Testo mostrato:
******************************
Tra le 1.926 vittime, tredici di queste sono soldati del 55° Fanteria “Brigata Marche” provenienti da Rimini e dalla provincia, Valconca (San Clemente, Saludecio, Montefiore Conca, Morciano di Romagna) compresa.
Nella ricostruzione dell’elenco dei caduti – grazie al prezioso materiale, frutto di accurate ricerche, messo a disposizione da Silvia Musi di Pietri Grande Guerra a cui va la nostra personale riconoscenza – troviamo: Agostino Baschetti (Coriano), Agostino Grassi (Coriano), Agostino Guiducci (Coriano), Mario Pasini (Misano in Villa Vittoria), Domenico Casadei (Mondaino), Luigi Giovanelli (Montefiore Conca), Domenico Antonio Bartolini (Morciano di Romagna), Pasquale Giacomo Pioppi (Rimini), Michele Signorini (Rimini), Battista Ciotti (Saludecio), Agostino Cecchini (San Clemente), Achille Delprete (San Clemente), Nazzareno Tiraferri (Verucchio), Lazzaro Ghinelli (Rimini).
PER QUALE MOTIVO IL PIROSCAFO “PRINCIPE UMBERTO” NAVIGA IN ACQUE ALBANESI?
Il piroscafo “Principe Umberto” si trova in acque albanesi perché sta riportando a Taranto il 55° Fanteria “Brigata Marche”; fanteria che dal febbraio 1916 è impegnata sul fronte albanese, contribuendo non poco alla grande azione di salvataggio dell’allora esercito serbo (sostegno assicurato a più riprese tra il dicembre 1915 e l’aprile 1916). Il 55°, unitamente al 56°, deve al più presto fare “rientro in Patria” così da assicurare, dietro ordine del Generale Luigi Cadorna, rinforzi immediati sull’Isonzo. E se il 56° arriva quasi per intero sano e salvo, il 55° incappa nel drammatico attacco del sottomarino austroungarico.
******************************
Dati registrati:

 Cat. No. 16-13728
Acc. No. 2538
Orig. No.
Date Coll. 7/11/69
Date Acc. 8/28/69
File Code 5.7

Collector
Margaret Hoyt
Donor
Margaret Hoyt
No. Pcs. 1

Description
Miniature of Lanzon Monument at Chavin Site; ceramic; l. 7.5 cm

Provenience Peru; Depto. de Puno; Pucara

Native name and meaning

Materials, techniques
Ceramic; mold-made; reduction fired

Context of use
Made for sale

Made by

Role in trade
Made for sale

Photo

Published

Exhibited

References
******************************
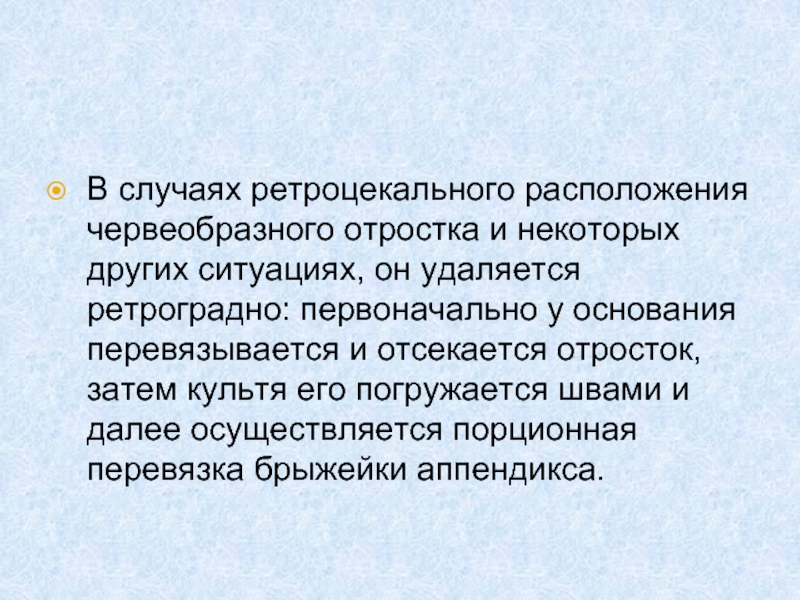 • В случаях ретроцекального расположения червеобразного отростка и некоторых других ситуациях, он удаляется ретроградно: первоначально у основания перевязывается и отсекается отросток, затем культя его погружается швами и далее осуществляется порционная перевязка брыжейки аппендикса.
******************************
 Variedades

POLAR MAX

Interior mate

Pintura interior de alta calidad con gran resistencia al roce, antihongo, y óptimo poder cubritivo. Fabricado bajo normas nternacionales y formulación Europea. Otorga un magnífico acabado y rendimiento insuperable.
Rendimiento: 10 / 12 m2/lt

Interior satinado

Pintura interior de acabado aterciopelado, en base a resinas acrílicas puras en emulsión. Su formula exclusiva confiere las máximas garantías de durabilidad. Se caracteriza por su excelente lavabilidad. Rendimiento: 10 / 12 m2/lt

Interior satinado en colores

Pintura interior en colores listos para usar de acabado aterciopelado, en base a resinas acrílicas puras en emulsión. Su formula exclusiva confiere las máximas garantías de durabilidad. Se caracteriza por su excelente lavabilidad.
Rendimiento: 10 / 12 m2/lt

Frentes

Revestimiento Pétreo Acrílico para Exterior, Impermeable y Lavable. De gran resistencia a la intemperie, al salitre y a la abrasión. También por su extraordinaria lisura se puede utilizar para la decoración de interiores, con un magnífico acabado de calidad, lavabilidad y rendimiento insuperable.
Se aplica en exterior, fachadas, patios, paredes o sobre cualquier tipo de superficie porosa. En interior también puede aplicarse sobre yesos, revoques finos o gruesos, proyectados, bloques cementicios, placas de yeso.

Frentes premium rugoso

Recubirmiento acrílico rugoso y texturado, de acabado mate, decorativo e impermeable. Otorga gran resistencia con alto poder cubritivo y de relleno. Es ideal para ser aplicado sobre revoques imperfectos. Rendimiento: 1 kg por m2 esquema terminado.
******************************
Compito: Indica se ciascuna affermazione concorda con il testo sul piroscafo “Principe Umberto”, rispondendo sì o no e citando le parole decisive del testo. 1. Il 56° Fanteria arriva quasi per intero sano e salvo. 2. Il piroscafo sta portando il 55° Fanteria verso l’Albania. 3. Il 55° Fanteria è impegnato sul fronte albanese dal febbraio 1916.

La tua soluzione:
1. Sì: “se il 56° arriva quasi per intero sano e salvo”.
2. No: “sta riportando a Taranto il 55° Fanteria “Brigata Marche””.
3. Sì: “dal febbraio 1916 è impegnata sul fronte albanese”.